**Source**
▬▬▬▬▬▬▬▬▬▬
ConvNeXt
from noxton.models import ConvNeXt
ConvNeXt (Liu et al., 2022) modernises the standard ResNet recipe with design choices from Vision Transformers: depthwise convolutions, inverted bottlenecks, fewer normalisation layers (LayerNorm only), and GELU activations. The result is a pure-CNN architecture that is competitive with Swin Transformers.
Variants
model |
Params |
ImageNet Top-1 |
convnext_tiny |
28.6M |
82.1% |
convnext_small |
50.2M |
83.1% |
convnext_base |
88.6M |
84.1% |
convnext_large |
197.8M |
84.3% |
from_pretrained
ConvNeXt.from_pretrained(
model: str,
weights: str,
key: PRNGKeyArray,
dtype = None,
) -> tuple[ConvNeXt, eqx.nn.State]
Available weights
weights |
Top-1 |
convnext_tiny_IMAGENET1K_V1 |
82.1% |
convnext_small_IMAGENET1K_V1 |
83.1% |
convnext_base_IMAGENET1K_V1 |
84.1% |
convnext_large_IMAGENET1K_V1 |
84.3% |
__call__
model(
x: Array, # (3, H, W)
state: eqx.nn.State,
key: PRNGKeyArray | None = None,
) -> tuple[Array, eqx.nn.State] # (1000,), state
Example
import jax
import jax.numpy as jnp
import equinox as eqx
from noxton.models import ConvNeXt
model, state = ConvNeXt.from_pretrained(
model="convnext_base",
weights="convnext_base_IMAGENET1K_V1",
key=jax.random.key(0),
dtype=jnp.float32,
)
model, state = eqx.nn.inference_mode((model, state))
images = jnp.zeros((2, 3, 224, 224))
logits, _ = eqx.filter_vmap(
model, in_axes=(0, None), out_axes=(0, None), axis_name="batch"
)(images, state)
probs = jax.nn.softmax(logits, axis=-1) # (2, 1000)
from torchvision import transforms
preprocess = transforms.Compose([
transforms.Resize(232),
transforms.CenterCrop(224),
transforms.ToTensor(),
transforms.Normalize(mean=[0.485, 0.456, 0.406],
std=[0.229, 0.224, 0.225]),
])
▬▬▬▬▬▬▬▬▬▬
**Supplied material**
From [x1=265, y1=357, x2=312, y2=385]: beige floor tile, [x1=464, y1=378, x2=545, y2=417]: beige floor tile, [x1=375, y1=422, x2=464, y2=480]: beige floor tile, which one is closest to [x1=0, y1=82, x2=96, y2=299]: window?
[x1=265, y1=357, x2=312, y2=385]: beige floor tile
▬▬▬▬▬▬▬▬▬▬
**Stated task 1**
According to the ConvNeXt documentation, which design choices from Vision Transformers does ConvNeXt adopt? List them all.
**Stated task 2**
Condense the paragraph of the ConvNeXt documentation that begins "ConvNeXt (Liu et al., 2022)" into a short bulleted list that keeps its main facts.
**Stated task 3**
Answer these questions using the ConvNeXt documentation:
(a) How many parameters does convnext_large have?
(b) What shape does the comment give for the array returned by a model call?
(c) What size is passed to transforms.CenterCrop in the preprocessing pipeline?

**Final answer 1**
- Depthwise convolutions
- Inverted bottlenecks
- Fewer normalization layers (LayerNorm only)
- GELU activations

**Final answer 2**
- ConvNeXt (Liu et al., 2022) updates the standard ResNet recipe with design choices from Vision Transformers.
- These choices are depthwise convolutions, inverted bottlenecks, fewer normalization layers (LayerNorm only), and GELU activations.
- The result is a pure-CNN architecture competitive with Swin Transformers.

**Final answer 3**
(a) 197.8M
(b) (1000,)
(c) 224